» Given task: Pull out every line of the entries below that contains the word "short". Case counts, so a line matches only if its capitalization agrees.

» Spatial reasoning entries:
........
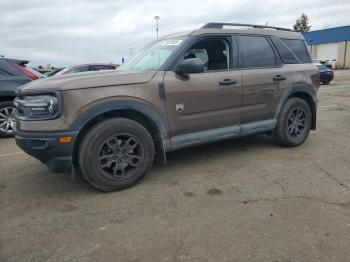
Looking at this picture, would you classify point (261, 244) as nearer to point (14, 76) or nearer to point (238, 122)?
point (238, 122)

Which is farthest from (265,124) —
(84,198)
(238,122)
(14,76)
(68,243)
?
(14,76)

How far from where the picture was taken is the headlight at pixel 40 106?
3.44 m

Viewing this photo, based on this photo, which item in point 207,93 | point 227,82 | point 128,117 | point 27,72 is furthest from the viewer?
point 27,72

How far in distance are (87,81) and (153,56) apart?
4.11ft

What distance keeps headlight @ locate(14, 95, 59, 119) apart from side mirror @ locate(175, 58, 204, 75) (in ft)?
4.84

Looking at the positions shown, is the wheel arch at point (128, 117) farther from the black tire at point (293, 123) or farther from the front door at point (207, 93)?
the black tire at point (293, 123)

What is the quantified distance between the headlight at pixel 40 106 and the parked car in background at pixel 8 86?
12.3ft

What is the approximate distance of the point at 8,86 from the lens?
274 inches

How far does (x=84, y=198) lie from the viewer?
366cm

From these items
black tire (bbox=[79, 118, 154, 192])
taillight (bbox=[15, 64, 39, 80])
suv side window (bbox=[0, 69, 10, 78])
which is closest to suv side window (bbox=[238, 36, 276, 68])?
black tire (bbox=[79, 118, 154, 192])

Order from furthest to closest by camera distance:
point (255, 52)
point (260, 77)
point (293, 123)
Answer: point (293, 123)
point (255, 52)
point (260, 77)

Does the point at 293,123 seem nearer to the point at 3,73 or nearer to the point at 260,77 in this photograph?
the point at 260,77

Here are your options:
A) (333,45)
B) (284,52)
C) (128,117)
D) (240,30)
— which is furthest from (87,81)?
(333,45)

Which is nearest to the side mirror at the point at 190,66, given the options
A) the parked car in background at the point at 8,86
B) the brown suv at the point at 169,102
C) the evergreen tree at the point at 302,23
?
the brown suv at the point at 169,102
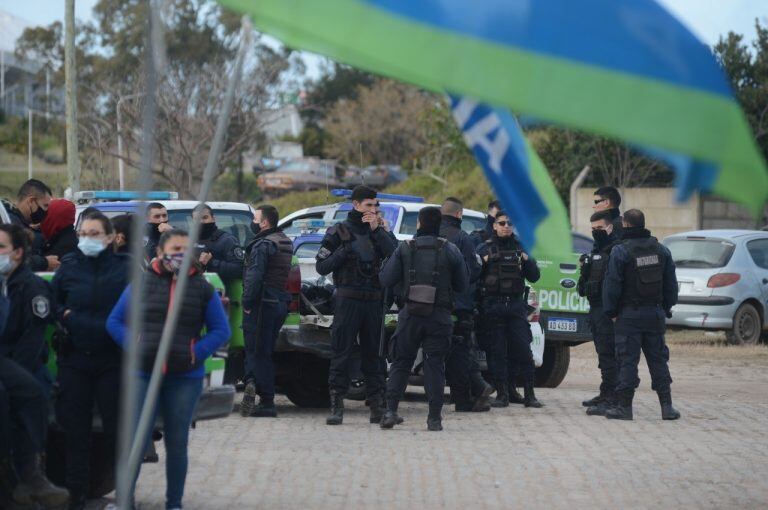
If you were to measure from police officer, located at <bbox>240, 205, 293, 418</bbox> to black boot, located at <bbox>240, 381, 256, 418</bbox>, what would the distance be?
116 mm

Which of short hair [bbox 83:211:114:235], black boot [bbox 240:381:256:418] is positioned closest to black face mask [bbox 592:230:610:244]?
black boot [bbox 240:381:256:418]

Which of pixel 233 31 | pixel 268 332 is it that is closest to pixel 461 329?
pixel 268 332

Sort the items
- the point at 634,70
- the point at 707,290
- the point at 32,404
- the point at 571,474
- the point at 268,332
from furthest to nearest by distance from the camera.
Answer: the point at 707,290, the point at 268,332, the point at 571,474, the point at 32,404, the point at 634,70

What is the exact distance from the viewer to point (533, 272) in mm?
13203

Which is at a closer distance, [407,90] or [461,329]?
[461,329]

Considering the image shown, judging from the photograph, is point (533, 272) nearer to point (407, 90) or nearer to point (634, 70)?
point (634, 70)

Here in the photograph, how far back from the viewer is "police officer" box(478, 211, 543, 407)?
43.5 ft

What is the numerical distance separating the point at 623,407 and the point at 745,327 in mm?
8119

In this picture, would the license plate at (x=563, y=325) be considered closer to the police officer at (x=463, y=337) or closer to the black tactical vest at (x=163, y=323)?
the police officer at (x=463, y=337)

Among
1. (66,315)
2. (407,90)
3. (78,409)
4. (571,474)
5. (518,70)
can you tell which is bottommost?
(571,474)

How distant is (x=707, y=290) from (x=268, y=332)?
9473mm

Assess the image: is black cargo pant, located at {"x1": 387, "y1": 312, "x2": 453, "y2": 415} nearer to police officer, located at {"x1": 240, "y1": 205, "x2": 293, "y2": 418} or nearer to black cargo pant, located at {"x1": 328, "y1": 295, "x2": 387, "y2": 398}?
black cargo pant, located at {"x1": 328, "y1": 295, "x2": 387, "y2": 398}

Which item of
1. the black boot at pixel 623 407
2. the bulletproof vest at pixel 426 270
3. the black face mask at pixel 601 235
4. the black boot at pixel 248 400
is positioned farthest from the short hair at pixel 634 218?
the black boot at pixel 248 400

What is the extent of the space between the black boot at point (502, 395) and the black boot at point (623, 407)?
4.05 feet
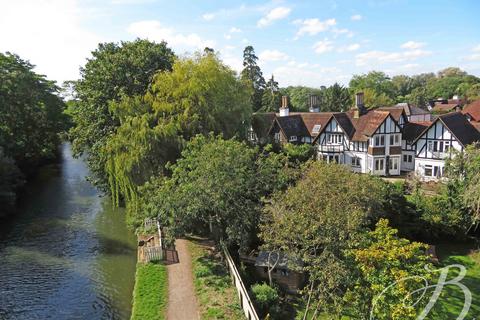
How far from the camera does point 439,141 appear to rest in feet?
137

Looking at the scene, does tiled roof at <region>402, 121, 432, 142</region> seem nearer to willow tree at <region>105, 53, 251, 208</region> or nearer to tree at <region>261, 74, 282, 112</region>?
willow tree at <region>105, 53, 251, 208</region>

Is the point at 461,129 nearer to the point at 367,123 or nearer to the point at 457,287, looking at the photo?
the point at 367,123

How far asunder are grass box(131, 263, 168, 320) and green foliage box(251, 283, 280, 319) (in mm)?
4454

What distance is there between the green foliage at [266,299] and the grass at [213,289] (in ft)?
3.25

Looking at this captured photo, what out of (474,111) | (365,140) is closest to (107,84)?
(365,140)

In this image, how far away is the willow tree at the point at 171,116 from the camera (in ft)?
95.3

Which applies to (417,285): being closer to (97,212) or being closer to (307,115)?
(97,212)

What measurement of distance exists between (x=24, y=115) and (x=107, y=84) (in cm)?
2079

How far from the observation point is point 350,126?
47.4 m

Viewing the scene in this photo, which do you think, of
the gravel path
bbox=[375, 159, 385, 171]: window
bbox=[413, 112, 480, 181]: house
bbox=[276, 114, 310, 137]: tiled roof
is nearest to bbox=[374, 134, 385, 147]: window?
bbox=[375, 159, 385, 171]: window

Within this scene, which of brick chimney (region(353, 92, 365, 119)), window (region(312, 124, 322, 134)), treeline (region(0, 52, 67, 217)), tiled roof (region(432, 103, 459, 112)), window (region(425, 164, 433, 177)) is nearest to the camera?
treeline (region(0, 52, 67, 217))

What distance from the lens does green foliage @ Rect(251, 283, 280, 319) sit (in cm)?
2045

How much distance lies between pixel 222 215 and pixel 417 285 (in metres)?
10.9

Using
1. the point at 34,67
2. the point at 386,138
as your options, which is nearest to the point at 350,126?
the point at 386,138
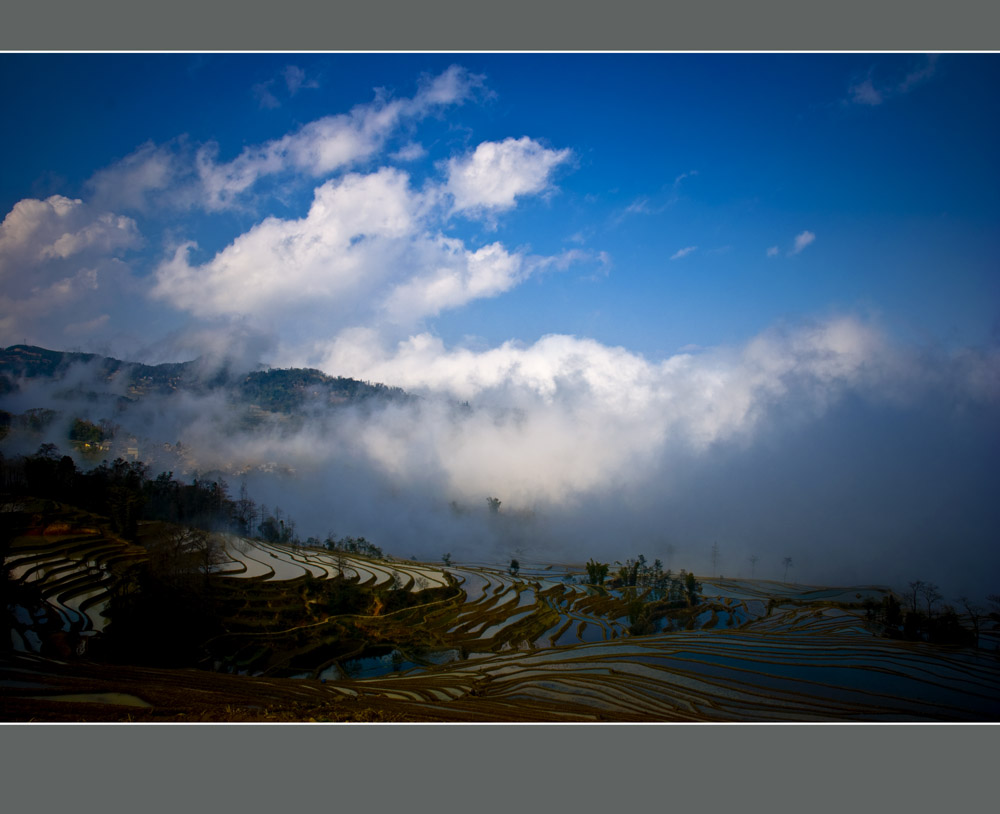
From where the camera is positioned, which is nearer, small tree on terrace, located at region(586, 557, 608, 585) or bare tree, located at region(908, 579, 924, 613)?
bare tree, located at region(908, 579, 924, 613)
........
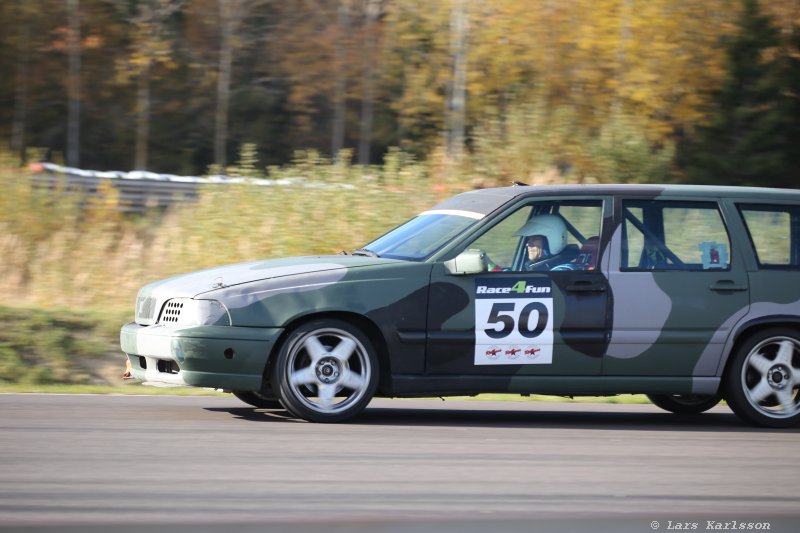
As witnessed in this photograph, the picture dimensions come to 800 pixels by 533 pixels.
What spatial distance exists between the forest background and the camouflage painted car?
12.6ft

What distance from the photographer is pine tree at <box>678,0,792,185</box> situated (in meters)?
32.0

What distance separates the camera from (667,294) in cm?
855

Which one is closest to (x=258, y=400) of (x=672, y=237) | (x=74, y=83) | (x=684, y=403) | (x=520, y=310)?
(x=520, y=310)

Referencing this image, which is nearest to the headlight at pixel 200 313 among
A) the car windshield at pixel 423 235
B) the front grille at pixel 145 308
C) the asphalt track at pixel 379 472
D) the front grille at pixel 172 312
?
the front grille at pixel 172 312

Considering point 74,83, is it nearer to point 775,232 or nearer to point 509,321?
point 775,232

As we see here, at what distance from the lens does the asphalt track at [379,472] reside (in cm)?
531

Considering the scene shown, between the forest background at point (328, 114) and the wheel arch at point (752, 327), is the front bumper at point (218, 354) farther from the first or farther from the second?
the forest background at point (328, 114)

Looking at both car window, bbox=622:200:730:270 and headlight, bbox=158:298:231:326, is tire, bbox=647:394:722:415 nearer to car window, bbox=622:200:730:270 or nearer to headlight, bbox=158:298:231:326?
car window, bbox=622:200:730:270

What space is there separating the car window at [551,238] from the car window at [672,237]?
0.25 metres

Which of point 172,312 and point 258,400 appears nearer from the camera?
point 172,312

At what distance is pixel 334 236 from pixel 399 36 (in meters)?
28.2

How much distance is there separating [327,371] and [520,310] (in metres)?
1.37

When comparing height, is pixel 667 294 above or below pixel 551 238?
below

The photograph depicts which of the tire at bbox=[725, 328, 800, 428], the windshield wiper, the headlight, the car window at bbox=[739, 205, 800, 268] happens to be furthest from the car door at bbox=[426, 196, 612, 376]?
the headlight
........
» Answer to the exercise:
Which of short hair [bbox 83:211:114:235], black boot [bbox 240:381:256:418] is positioned closest to black face mask [bbox 592:230:610:244]?
is positioned farthest from the short hair at pixel 634 218?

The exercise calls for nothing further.